BATON ROUGE, La. — Leonard Fournette wasn’t joking around.
Fournette didn’t just leave the LSU football team in possession of a couple of school records. He also claimed ownership of No. 7, one of the school’s most iconic uniform numbers. From Rondell Mealey and Ali Highsmith to Patrick Peterson, Tyrann Mathieu and Fournette, some of the LSU football team’s most notable playmakers of the 21st century donned the 7.
And Fournette had a name in mind for who would take over for him. He was a friend, a former roommate and, apparently, an unsuspecting recipient: senior wide receiver D.J. Chark.
“Me and Leonard both were roommates when we first got here,” Chark said. “We talked a lot. At first it was a joke.
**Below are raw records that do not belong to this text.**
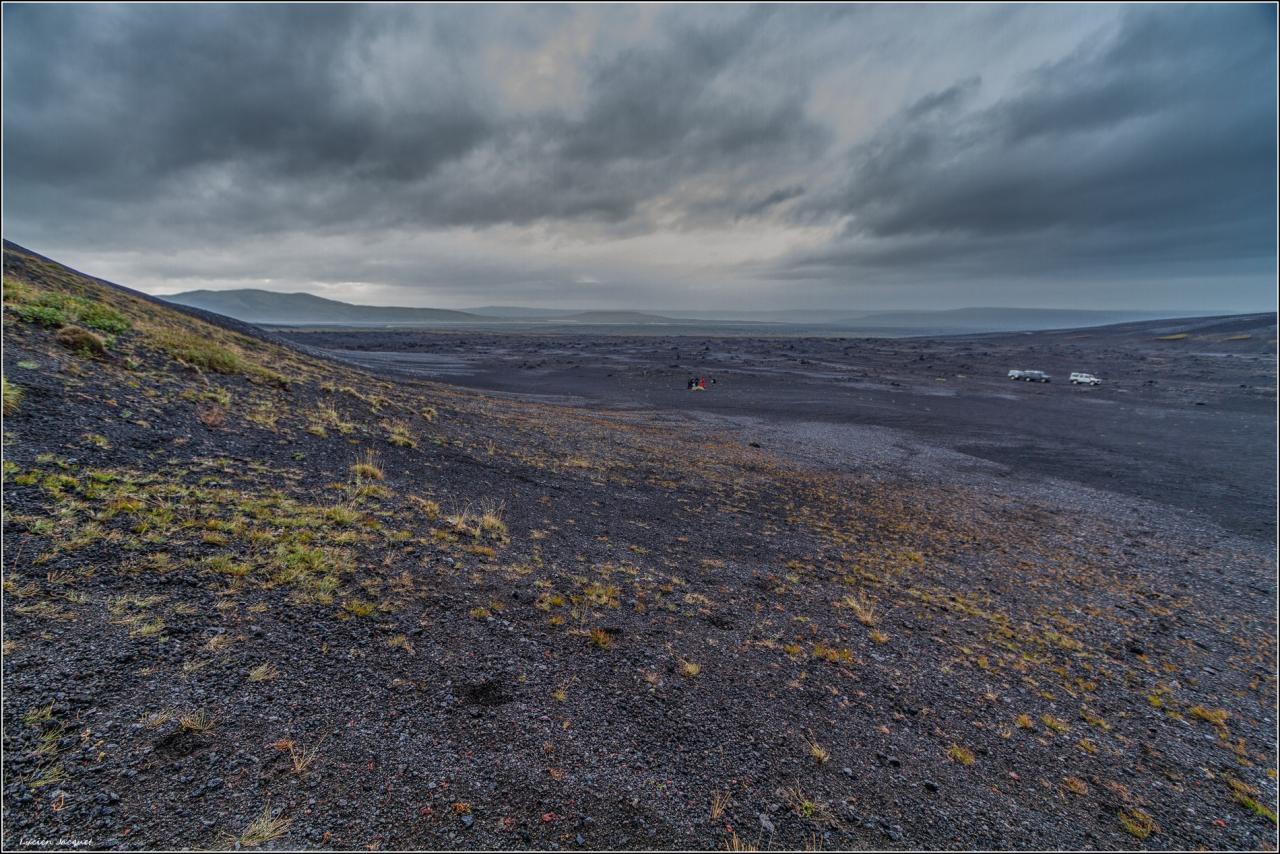 Eté Islandais.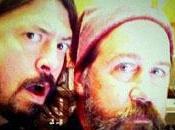 Nirvana Dave Grohl Krist Novolselic insieme?
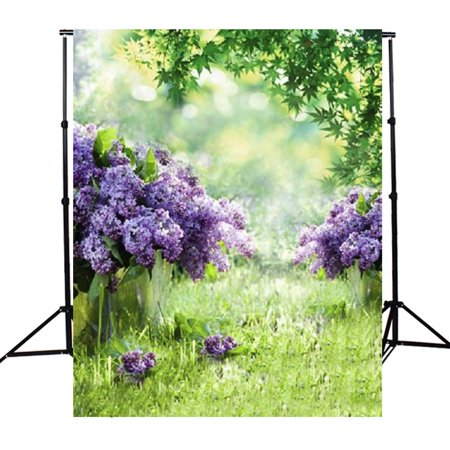 3x5ft Vinyl Fabric Screen Spring Outdoor Flower Green Grass Background Photography Backdrop Photo Studio Prop Birthday Party Booth Decor (Birthday Photo Booth Backdrop)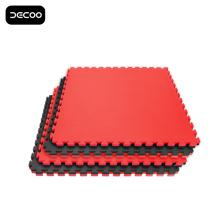 Esteira preta vermelha de Tatami do judo EVA da cor 3.0cm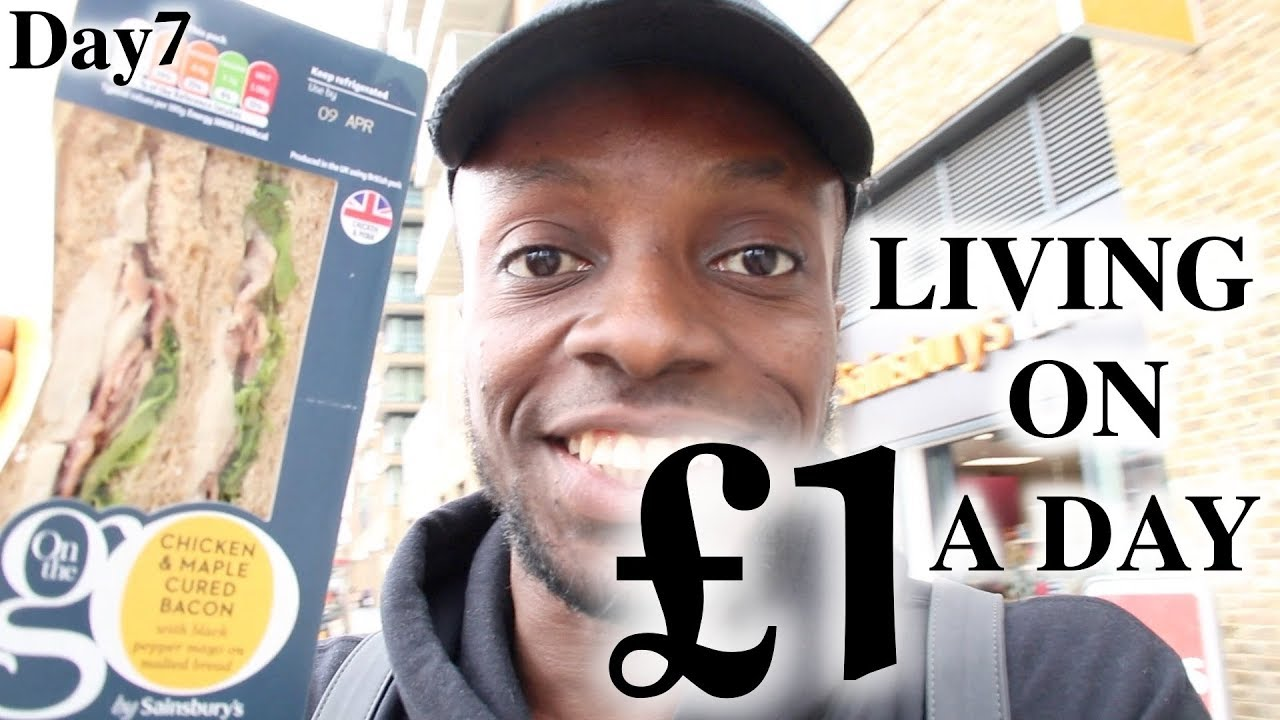London Hacks - Living on £1 a Day | #7 - YouTube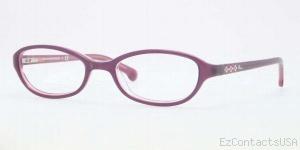 Brooks Brothers BB2006 Eyeglasses  - Brooks Brothers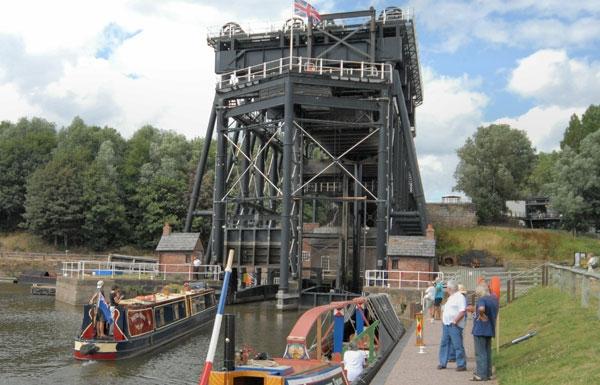Anderton Lift (c) Waterway Images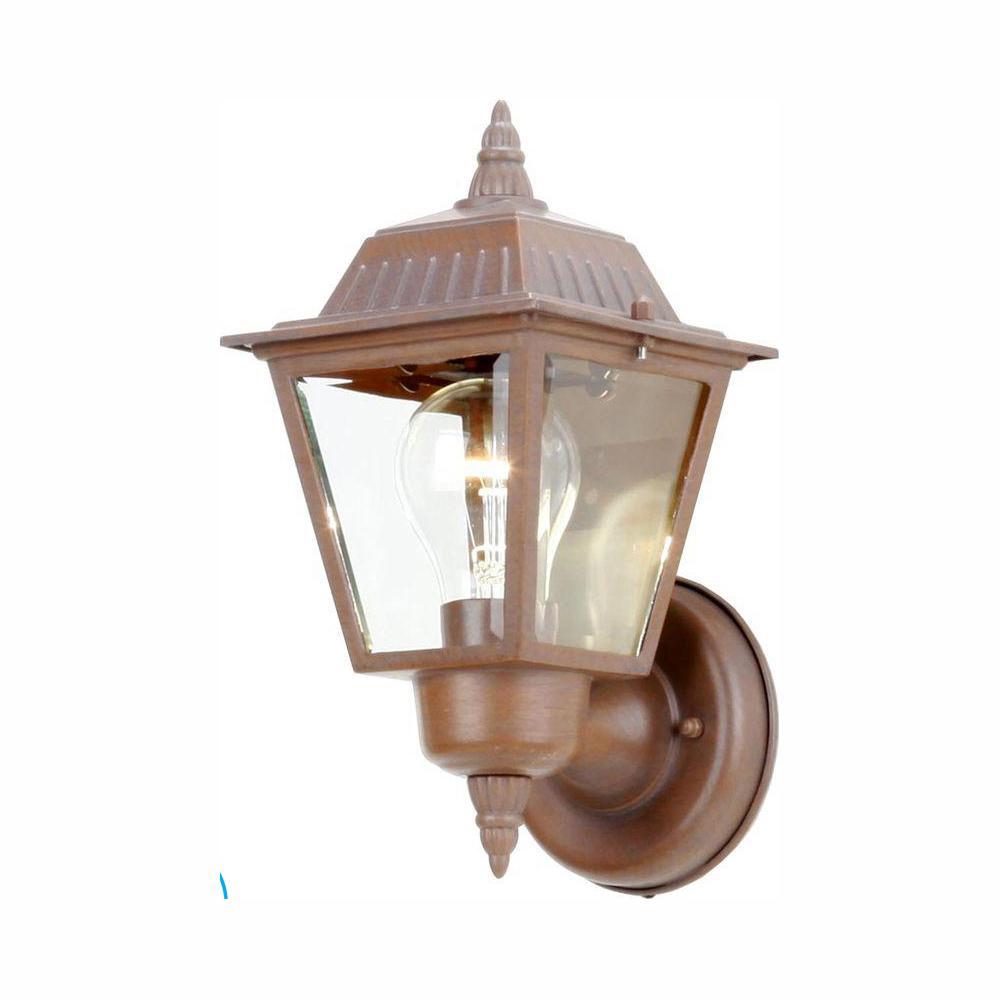 Hampton Bay 1-Light Rustic Bronze Outdoor Wall Lamp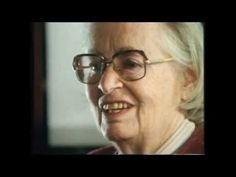 My Engagement to Alan Turing by Joan Clarke (later Joan Murray) - YouTube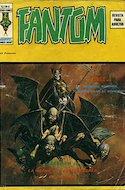 Fantom Vol. 2 (1974-1975) (Grapa) #6
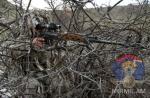 Ադրբեջանական զինուժը կիրառել է հաստոցավոր հակատանկային, իսկ հյուսիսարևելյան հատվածում՝ հակատանկային ավտոմատ նռնականետ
But after talking to him and seeing that it was really something that could happen and then seeing how he embraced me with it. He’s a great guy and a great brother. I feel like I could carry it on for him.”
To Chark, Fournette’s support is the most incredible part of taking over this grand LSU tradition. Chark was predominantly a backup through his first three years in the purple and gold. He didn’t get his first catch until last season, when he broke out as a potent slot receiver threat alongside fellow scout-team alum and quarterback Danny Etling.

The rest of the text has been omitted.